- Barbara Copperthwaite
Review: ROSE GOLD (EASY RAWLINS), Walter Mosley
“Easy Rawlins is up there with private detective greats Philip Marlowe and Sam Spade”
THE BOOK BLURB
Easy Rawlins is back - and this time it's personal . . .
When four armed policemen turn up at Easy Rawlins' door, he thinks he's in trouble. He is. They want him to find Rosemary Goldsmith, the daughter of a millionaire arms dealer. And Easy can't afford to say no. They think she's with Bob Mantle, a boxer turned radical. As a black man in post-war LA, Easy has access to Mantle's world. The LAPD does not. But Mantle's world is a dangerous one. When Easy is almost gunned down on his first day on the case, he realises he'll need more than his wits to find Rose Gold. Has she been kidnapped? Is she colluding? And what does her father really want? Taking you to the beating heart of a wild, corrupt city, Rose Gold matches an iconic detective with his most explosive case yet.
WHAT I SAY
Easy by name, easy read by nature, Walter Mosley has perfected the understated, flowing style of a classic gumshoe mystery. His creation, Easy Rawlins, is up there with private detective greats Philip Marlowe, Sam Spade and the like – as would be expected, given that this is the thirteenth Easy Rawlins novel.
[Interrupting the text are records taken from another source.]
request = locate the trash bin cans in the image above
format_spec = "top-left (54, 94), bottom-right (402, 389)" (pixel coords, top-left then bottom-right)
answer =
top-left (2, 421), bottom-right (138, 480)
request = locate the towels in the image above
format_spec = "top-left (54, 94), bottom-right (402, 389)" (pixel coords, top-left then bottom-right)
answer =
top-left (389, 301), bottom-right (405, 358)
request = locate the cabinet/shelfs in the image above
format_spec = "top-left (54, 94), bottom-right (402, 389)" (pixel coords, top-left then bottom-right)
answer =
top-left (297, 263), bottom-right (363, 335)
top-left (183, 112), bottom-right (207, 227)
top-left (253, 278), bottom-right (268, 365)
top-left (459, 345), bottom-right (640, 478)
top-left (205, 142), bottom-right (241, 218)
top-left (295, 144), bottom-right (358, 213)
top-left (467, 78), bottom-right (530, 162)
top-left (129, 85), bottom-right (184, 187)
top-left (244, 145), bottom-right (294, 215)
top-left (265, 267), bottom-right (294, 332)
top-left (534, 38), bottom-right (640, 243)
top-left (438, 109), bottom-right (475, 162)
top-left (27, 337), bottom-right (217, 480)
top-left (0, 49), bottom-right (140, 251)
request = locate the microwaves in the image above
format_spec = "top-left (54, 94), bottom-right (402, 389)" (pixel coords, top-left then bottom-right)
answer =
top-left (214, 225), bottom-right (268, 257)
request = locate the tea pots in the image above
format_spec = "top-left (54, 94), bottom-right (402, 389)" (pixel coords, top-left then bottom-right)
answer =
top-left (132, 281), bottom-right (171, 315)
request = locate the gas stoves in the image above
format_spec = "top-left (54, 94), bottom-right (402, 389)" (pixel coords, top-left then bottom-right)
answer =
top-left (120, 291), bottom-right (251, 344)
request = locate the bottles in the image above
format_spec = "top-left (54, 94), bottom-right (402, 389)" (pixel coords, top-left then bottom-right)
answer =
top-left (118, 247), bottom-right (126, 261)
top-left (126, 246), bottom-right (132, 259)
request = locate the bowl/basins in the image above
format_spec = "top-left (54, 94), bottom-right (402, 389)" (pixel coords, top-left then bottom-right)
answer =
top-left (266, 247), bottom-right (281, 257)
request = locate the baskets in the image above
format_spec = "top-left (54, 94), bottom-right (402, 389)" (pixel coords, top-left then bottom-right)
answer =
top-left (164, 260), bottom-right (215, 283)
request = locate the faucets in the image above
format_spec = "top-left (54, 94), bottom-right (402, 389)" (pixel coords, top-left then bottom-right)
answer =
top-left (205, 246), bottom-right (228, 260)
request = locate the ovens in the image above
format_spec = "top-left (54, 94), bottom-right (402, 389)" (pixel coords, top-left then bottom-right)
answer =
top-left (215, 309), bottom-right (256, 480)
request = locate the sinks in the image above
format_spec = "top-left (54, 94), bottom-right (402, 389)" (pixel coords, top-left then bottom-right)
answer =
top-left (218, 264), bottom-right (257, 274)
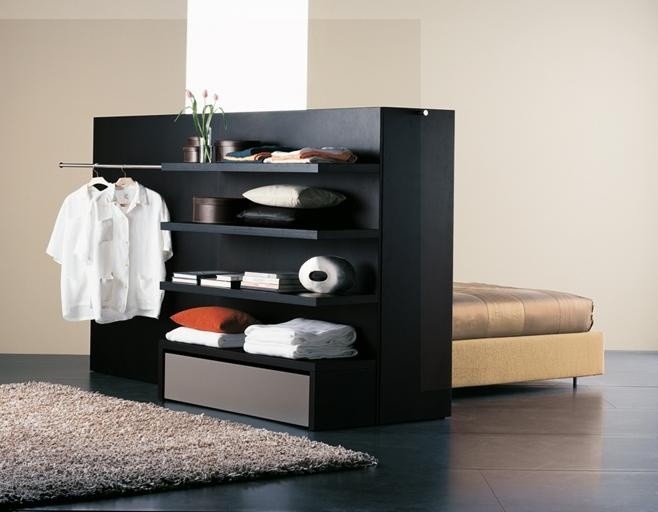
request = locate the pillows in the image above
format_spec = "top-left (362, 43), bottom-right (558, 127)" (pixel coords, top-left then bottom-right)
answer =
top-left (169, 306), bottom-right (255, 336)
top-left (240, 184), bottom-right (348, 212)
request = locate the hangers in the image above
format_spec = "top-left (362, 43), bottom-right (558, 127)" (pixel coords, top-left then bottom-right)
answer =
top-left (110, 166), bottom-right (151, 195)
top-left (86, 163), bottom-right (113, 189)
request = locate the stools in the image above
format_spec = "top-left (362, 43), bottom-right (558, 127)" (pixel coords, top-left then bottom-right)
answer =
top-left (452, 282), bottom-right (603, 390)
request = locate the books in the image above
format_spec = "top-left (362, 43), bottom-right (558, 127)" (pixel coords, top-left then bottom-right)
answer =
top-left (172, 269), bottom-right (307, 294)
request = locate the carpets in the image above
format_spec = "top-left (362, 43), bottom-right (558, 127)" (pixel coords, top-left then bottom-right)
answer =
top-left (0, 380), bottom-right (379, 509)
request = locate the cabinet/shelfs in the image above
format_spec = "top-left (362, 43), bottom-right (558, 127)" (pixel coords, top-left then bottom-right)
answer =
top-left (90, 107), bottom-right (452, 432)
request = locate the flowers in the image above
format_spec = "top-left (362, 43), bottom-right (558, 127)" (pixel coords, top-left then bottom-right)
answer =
top-left (174, 89), bottom-right (228, 163)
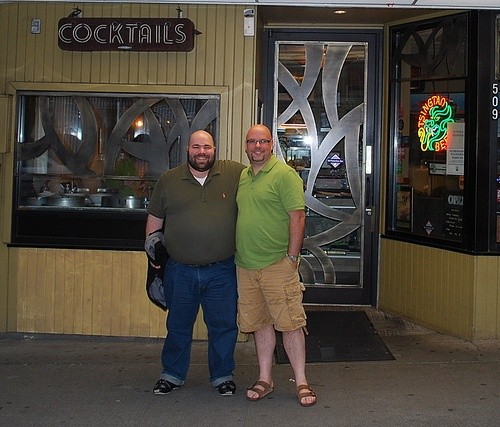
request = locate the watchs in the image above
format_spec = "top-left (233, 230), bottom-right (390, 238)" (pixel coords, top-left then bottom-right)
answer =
top-left (290, 256), bottom-right (297, 262)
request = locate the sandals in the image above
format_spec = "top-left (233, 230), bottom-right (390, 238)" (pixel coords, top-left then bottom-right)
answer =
top-left (296, 380), bottom-right (318, 406)
top-left (245, 379), bottom-right (275, 400)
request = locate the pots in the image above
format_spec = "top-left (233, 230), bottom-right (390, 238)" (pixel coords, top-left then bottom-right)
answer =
top-left (26, 193), bottom-right (85, 207)
top-left (119, 195), bottom-right (148, 210)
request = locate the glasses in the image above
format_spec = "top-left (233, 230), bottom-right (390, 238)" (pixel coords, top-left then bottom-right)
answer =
top-left (246, 138), bottom-right (273, 145)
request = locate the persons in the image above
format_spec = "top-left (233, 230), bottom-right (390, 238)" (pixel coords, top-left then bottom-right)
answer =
top-left (144, 130), bottom-right (248, 396)
top-left (236, 124), bottom-right (317, 407)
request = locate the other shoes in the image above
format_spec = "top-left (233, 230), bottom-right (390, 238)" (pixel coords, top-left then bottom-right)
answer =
top-left (152, 375), bottom-right (183, 395)
top-left (215, 378), bottom-right (236, 396)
What gives him a different edge though, is that Rawlins is a black detective working in 1960s America; a time of great change for everyone but especially for black people. Mosley evokes the period wonderfully, and the spectre of racism is never far away, but neither is it over-used; instead it is a simmering background unease that adds to the tension.
The plot in this novel revolves mainly around Easy’s hunt for Rose, a little rich girl who has got herself in deep with some revolutionaries, but there are a number of other cases he is juggling too. Although there are no big plot twists or surprises, there is no shortage of action as Easy gets into shoot-outs and fights, all while edging closer to the truth.
As a foil to all this, Mosley creates a simple home-life for his main character, and throws in some realistic, home-spun philosophising to boot.
One ends up with the feeling that if you met Easy Rawlins in real life, you would like him – and that probably explains the success and longevity of the Easy Rawlins detective series.
Published by Weidenfeld & Nicolson.
Walter Mosley is one of America's best known and best loved authors. He is the author of 37 critically acclaimed books including DEVIL IN A BLUE DRESS, which was made into the acclaimed 1995 film of the same name, starring Denzel Washington and Don Cheadle. He is the winner of numerous awards, including an O. HENRY AWARD, a GRAMMY and PEN AMERICA'S LIFETIME ACHIEVEMENT AWARD. His books have been translated into 23 languages and have sold more than 3.5 million copies. He lives in New York.